Well, I’ve been cooking and getting really creative in the kitchen with my other half and our housemate. We have a blackboard on the wall and we write a menu from Monday to Friday that we change every week so we have something to look forward to eating or cooking. We take it in turns – it’s been a great way for the boys to switch off after they're WFH in the kitchen all day. Some days it’s a specific dish like Spaghetti Bolognese (vegetarian for me) or it could be a theme, like Scottish or Mexican night.

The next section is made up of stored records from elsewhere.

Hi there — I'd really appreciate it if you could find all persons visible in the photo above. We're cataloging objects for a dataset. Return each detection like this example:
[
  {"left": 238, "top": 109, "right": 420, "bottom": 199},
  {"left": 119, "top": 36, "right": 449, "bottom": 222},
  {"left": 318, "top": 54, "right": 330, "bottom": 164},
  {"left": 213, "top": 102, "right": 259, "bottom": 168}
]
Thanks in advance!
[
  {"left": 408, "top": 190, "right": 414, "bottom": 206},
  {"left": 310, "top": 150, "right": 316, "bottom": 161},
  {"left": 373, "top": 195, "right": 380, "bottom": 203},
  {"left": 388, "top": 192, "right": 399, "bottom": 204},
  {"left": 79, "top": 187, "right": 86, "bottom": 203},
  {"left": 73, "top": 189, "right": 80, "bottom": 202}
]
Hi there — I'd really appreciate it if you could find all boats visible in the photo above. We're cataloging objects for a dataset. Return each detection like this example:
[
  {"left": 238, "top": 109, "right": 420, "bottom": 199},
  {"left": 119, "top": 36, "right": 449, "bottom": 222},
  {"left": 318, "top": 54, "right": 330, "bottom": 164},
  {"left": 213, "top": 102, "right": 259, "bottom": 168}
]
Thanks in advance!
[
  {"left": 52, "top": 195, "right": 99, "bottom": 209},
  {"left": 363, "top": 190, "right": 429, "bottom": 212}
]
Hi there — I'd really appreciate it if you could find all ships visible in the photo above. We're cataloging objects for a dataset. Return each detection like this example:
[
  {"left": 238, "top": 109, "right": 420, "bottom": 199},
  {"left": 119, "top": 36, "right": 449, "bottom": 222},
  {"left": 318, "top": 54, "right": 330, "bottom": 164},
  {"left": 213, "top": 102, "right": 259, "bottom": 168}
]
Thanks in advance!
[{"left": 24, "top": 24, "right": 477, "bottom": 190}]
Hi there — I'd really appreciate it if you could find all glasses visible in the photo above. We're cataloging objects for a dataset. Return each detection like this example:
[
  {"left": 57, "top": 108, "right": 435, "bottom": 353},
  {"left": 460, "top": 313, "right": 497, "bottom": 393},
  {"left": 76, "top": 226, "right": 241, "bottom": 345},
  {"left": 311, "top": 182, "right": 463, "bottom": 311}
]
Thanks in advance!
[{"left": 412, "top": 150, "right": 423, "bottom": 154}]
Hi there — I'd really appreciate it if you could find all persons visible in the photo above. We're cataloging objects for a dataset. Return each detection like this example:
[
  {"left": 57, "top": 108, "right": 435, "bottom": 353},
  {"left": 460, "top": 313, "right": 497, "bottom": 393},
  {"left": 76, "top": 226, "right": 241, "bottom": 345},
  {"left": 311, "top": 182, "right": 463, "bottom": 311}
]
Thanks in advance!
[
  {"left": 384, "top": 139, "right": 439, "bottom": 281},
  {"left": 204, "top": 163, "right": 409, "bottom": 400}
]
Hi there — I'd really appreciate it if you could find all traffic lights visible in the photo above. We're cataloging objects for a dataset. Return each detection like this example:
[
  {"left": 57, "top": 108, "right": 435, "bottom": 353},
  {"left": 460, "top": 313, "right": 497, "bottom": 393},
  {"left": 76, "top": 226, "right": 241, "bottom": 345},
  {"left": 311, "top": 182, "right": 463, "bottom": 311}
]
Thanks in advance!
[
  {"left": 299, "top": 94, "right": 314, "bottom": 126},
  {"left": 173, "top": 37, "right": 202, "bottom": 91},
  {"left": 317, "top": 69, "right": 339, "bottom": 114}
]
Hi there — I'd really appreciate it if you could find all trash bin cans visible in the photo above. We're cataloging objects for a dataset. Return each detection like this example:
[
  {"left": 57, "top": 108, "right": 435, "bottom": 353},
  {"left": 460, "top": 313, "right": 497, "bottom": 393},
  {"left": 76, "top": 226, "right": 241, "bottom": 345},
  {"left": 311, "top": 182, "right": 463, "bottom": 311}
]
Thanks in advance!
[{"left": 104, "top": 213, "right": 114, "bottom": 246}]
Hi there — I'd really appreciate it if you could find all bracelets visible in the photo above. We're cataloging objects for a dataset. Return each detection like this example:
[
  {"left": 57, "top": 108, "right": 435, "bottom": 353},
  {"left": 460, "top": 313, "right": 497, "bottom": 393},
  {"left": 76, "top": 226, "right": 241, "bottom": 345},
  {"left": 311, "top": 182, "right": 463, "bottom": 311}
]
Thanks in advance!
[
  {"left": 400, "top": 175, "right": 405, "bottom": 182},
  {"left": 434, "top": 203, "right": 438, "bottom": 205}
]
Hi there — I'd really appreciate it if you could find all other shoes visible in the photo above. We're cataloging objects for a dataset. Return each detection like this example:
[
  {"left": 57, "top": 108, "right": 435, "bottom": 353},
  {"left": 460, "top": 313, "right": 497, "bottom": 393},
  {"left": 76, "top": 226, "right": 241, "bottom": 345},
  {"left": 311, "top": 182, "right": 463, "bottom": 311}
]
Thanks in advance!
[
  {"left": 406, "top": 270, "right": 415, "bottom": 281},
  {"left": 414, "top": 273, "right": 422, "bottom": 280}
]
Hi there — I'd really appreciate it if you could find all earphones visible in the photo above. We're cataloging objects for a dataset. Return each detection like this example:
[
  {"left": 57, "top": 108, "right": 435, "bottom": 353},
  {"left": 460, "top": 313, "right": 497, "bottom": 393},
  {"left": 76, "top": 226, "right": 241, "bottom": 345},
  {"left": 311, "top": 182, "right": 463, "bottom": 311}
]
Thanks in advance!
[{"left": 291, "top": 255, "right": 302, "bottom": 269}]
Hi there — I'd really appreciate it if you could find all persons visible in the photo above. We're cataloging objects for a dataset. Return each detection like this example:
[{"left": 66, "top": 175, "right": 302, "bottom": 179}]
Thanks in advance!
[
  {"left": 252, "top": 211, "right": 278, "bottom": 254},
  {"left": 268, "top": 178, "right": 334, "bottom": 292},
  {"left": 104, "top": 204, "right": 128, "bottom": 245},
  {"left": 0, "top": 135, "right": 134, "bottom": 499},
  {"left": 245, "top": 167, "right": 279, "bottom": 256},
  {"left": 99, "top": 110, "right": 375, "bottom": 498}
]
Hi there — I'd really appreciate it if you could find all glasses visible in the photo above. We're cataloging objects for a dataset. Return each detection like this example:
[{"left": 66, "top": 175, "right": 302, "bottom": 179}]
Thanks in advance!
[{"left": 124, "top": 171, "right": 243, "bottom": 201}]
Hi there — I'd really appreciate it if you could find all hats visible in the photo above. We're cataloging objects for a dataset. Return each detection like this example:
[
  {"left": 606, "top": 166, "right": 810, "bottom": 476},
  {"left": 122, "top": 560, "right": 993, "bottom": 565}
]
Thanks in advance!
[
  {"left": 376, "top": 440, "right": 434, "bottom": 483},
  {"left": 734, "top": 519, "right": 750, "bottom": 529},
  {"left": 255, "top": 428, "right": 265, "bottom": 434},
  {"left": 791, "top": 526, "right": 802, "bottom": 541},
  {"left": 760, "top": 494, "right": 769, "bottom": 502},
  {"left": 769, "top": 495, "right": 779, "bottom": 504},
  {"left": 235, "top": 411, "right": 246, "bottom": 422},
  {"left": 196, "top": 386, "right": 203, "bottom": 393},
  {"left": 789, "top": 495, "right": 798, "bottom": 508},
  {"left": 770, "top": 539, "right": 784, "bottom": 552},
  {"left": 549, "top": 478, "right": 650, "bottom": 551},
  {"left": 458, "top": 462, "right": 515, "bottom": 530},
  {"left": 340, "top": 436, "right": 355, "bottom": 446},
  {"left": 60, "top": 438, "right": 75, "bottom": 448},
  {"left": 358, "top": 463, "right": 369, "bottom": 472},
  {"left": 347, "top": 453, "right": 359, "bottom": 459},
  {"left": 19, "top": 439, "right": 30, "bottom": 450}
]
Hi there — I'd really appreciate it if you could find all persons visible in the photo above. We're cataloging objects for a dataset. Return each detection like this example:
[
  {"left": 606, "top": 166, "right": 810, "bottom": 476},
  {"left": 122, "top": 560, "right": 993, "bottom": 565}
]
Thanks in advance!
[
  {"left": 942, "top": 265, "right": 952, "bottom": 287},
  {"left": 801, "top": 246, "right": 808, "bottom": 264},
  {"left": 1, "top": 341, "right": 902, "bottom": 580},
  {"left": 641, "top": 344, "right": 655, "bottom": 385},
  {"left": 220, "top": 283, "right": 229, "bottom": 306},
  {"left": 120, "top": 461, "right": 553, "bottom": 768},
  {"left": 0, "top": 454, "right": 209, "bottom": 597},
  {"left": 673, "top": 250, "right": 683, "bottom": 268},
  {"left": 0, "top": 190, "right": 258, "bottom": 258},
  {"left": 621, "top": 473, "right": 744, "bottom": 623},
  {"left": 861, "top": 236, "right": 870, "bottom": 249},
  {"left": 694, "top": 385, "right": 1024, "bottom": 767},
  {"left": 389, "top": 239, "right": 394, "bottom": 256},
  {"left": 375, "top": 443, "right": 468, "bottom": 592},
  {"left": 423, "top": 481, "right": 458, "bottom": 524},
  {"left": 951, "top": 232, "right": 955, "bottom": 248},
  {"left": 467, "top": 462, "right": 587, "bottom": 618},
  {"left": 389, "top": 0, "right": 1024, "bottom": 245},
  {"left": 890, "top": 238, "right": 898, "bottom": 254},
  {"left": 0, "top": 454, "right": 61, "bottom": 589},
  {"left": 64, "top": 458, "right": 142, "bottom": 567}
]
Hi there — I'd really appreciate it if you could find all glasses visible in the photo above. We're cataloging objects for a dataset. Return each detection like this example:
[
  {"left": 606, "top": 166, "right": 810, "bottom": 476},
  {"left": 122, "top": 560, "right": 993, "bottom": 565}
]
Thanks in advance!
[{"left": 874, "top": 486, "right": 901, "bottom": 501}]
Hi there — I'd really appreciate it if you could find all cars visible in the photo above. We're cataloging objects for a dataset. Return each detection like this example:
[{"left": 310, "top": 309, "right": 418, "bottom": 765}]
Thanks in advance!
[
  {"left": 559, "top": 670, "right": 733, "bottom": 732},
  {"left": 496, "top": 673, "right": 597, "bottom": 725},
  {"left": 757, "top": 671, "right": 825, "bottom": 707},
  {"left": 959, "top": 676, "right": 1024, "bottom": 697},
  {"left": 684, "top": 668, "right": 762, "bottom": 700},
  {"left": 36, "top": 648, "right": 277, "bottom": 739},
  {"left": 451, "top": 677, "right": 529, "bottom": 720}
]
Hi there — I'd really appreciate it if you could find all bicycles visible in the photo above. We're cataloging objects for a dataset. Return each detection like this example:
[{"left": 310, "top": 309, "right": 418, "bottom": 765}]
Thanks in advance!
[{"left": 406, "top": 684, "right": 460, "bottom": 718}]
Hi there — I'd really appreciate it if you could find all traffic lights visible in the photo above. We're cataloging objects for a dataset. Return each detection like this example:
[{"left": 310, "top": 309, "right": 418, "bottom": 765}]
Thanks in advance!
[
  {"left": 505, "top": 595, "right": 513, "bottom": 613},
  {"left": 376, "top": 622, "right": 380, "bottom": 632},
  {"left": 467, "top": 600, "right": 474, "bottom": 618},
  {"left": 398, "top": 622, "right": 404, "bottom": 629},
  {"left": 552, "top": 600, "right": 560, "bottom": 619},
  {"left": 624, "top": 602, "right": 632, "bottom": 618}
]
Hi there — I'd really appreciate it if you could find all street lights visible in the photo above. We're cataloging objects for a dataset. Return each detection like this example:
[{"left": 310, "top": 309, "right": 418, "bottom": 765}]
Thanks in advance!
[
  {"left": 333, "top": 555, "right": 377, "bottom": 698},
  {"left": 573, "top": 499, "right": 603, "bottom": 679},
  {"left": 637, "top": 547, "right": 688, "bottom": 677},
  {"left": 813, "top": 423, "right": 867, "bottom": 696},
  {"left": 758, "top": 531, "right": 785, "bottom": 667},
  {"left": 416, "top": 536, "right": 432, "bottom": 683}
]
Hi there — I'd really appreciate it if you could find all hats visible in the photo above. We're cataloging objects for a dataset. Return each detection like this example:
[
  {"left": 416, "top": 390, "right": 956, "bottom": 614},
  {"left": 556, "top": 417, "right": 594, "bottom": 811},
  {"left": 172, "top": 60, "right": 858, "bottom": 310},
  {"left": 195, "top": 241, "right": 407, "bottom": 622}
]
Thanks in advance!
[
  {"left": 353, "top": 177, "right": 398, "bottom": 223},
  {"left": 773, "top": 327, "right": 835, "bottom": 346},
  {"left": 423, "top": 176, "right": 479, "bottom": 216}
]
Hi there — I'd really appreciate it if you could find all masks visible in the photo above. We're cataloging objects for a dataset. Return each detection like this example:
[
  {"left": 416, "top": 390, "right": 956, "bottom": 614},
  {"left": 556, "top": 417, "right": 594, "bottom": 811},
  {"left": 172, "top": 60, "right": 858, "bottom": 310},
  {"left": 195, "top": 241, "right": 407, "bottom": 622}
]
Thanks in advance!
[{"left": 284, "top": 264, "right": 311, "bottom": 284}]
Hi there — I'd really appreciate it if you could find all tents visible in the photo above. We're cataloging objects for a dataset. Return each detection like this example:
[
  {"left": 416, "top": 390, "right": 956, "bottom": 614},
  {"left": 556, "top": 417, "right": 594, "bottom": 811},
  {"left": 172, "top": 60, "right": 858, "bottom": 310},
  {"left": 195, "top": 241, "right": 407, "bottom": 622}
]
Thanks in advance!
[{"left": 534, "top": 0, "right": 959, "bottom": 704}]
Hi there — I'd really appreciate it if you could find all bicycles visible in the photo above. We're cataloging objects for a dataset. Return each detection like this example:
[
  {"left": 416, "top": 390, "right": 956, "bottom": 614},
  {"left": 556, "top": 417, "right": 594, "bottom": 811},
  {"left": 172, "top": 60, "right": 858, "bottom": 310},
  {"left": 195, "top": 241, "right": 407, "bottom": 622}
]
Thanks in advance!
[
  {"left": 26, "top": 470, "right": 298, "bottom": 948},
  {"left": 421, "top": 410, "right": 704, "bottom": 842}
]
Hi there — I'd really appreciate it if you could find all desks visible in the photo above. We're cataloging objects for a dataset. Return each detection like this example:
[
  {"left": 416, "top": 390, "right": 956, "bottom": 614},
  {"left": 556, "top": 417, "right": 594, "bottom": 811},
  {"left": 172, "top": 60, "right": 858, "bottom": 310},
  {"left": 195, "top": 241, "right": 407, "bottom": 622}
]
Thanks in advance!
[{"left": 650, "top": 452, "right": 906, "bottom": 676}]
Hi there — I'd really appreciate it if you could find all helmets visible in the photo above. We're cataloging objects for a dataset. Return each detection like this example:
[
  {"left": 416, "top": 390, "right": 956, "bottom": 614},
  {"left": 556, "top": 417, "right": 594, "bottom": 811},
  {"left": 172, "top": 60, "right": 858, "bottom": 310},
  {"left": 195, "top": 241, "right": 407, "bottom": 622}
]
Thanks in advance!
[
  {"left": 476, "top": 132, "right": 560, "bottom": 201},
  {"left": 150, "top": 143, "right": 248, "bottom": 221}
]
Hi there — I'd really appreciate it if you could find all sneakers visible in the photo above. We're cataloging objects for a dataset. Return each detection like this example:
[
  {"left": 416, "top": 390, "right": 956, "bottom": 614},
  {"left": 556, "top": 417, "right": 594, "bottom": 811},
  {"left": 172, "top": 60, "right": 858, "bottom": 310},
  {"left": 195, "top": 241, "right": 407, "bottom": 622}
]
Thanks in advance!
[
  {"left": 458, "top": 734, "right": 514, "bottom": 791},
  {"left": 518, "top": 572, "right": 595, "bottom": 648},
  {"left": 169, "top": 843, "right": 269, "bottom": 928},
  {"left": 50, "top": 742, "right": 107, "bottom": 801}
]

Lunches are usually a big salad with pulses and leaves, and then we’ll add something different each day; maybe tuna, or chicken the next day. I’m also being sent loads of recipes from friends – old fashioned recipe swaps! – so we’ve been getting inspiration from lots of places. I think it’s important not to be too hard on ourselves right now. Give yourself a break! Counting macros and calories, for me, is just something I’ve never been interested in – but even more so at a time like this. Try listening to what your body wants, needs, craves and desires. You can start to observe these things and understand how to satisfy and fuel your body, thats a really wonderful tool for life. Getting in a good mix of all the macro and micro nutrients including all the relevant minerals that your body needs to function across a period of time is essential. Here, we’ve allowed ourselves the occasional take-away at the weekends and the whole point of the blackboard is to make it fun and interesting.

A key thing to remember is, everybody is different. The amount of food your body needs is super dependant not only on your height, weight and age, but also on how much exercise you’re doing. Another thing to take into account is what your ‘goal’ may be (if any). Fuelling for a marathon looks very different to fuelling to sit and WFH all day. Perhaps you’re trying to gain muscle or reduce body fat - again these two diets will differ immensely. Getting expert advice is always recommended when looking to change your diet. Allergies and intolerances can come into play and diet can hugely effect your energy, mood, emotions and sleeping patterns.

Is there anything else that you’ve found has been helpful to keep yourself positive?

For me personally, another thing that seems to have really come into its own over these last few weeks has been writing my daily gratefulness list. It’s something I’ve done for over a year now. It’s really helping me to find the wonderful bits that are always around in my day-to-day, but that I probably miss most of the time. I simply write down up to five things I’m grateful for that day - it can literally be anything from the sun shining to face-timing your best friend.

I’ve been checking in with my 99 year old gran via phone calls and regular letter writing too, which has been such a joy. Crazy how much my hand aches from writing - a skill I haven’t practiced this much since school! It’s just fab to be able to hear Grans voice at the end of the phone during a time when I know she is so lonely. Keeping connected with people is really important right now, and through the technology we have, we can.